**Task directions:**
Scan the data, and whenever a line contains "level", copy it.

**Given records:**
+ + + + + + +
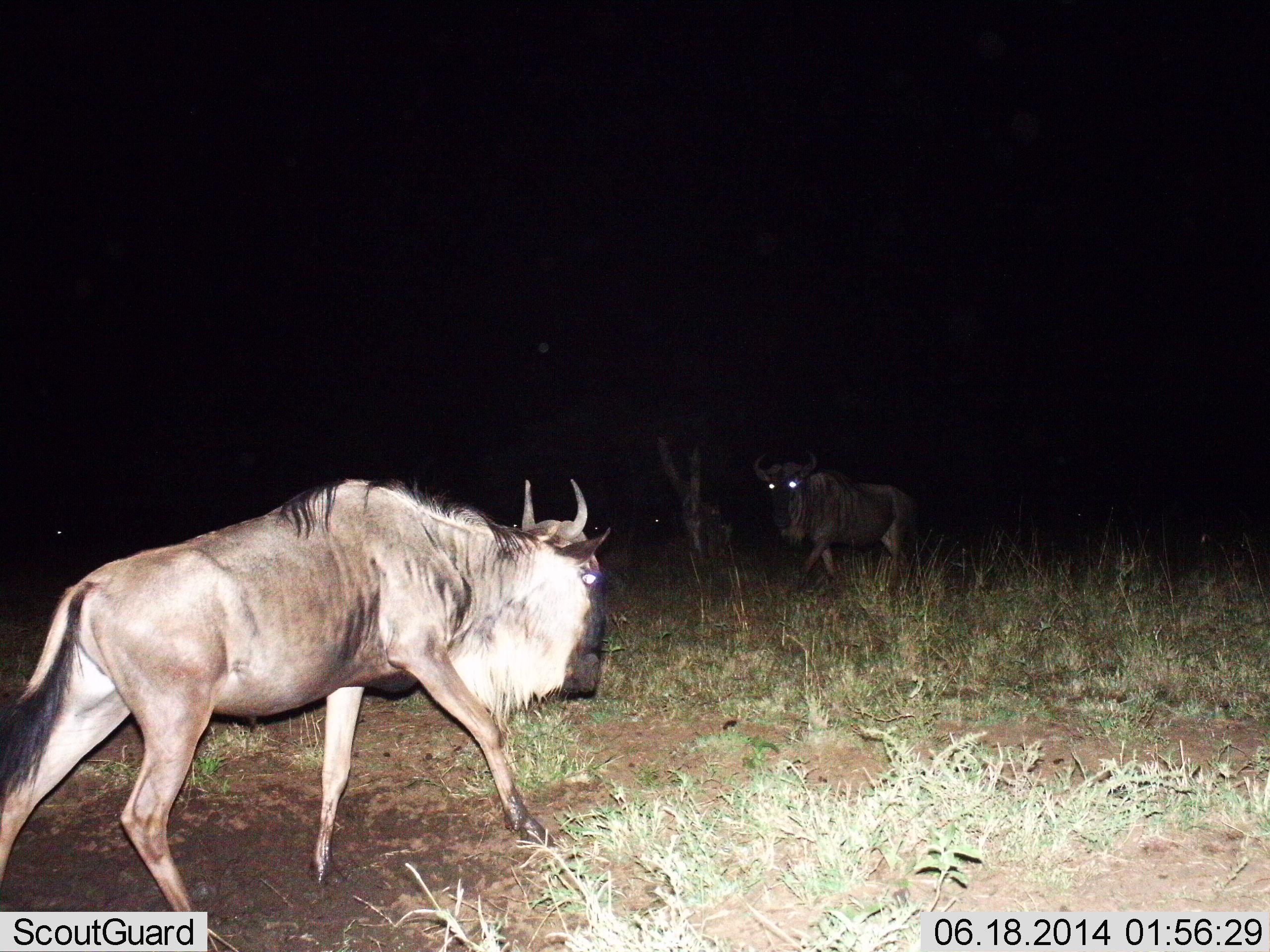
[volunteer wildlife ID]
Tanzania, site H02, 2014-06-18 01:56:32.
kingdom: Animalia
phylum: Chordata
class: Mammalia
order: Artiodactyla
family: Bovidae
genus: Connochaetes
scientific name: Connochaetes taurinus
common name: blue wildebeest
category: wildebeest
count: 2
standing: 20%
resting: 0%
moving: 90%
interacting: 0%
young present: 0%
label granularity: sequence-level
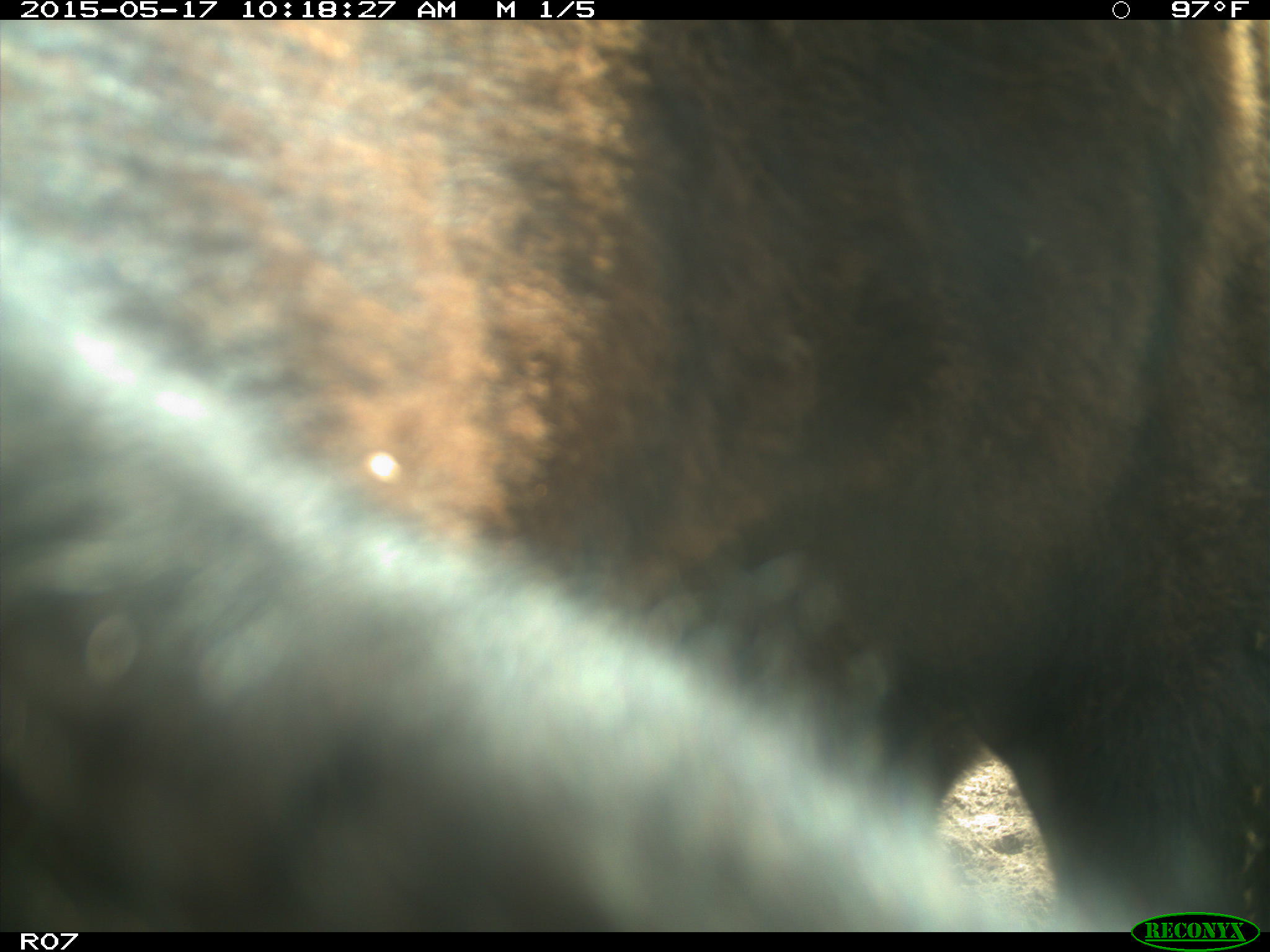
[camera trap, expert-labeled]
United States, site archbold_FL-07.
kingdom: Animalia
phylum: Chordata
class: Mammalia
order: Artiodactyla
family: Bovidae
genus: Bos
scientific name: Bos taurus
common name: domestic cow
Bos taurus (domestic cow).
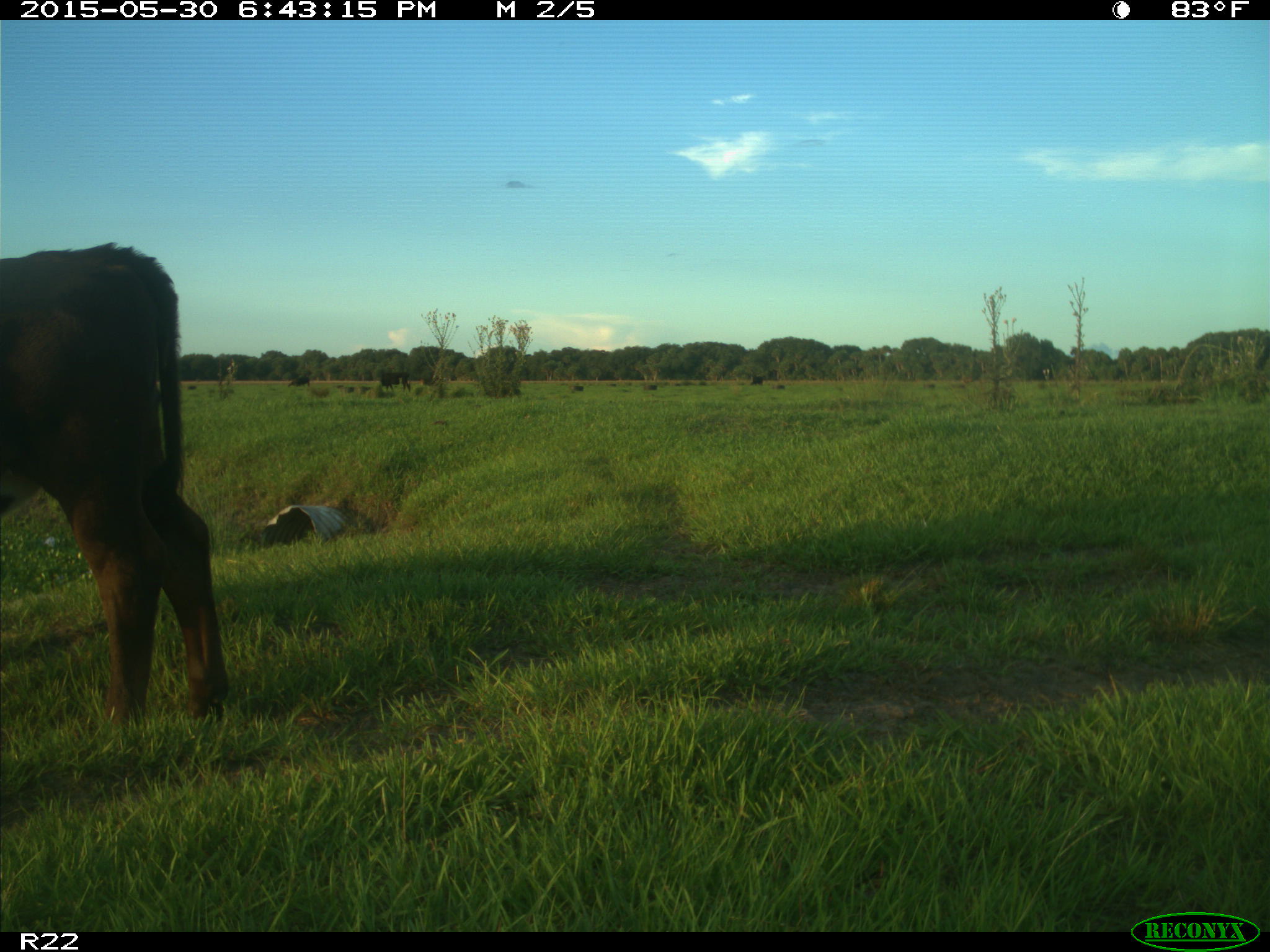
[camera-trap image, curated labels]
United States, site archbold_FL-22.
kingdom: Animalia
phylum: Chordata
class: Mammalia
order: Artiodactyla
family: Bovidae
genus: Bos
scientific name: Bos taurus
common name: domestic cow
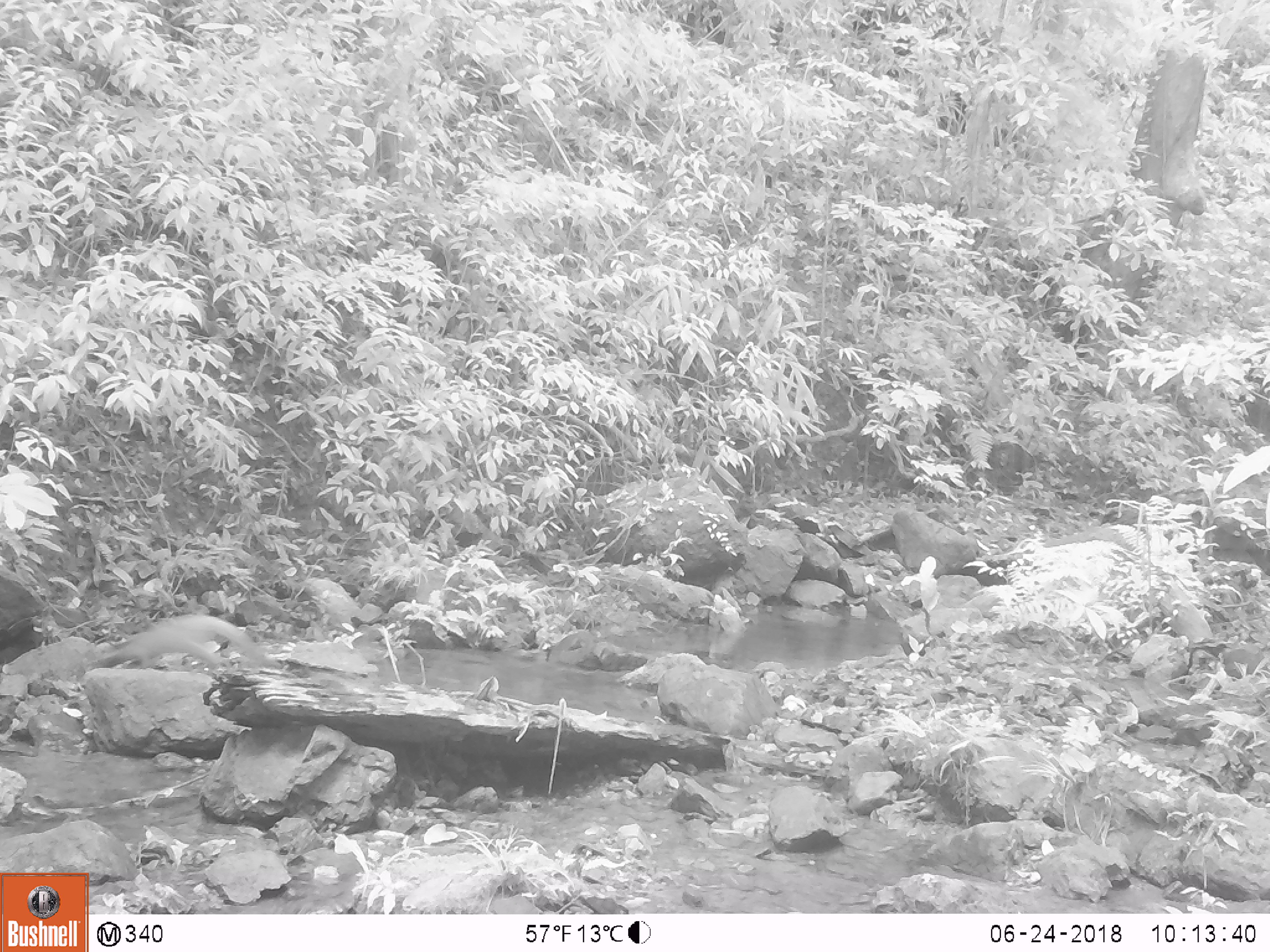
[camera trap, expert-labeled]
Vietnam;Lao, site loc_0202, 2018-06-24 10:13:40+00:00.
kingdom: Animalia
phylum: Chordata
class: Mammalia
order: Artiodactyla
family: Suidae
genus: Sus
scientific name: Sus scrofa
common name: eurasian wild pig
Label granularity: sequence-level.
+ + + + + + +
**Exercise response:**
label granularity: sequence-level
Label granularity: sequence-level.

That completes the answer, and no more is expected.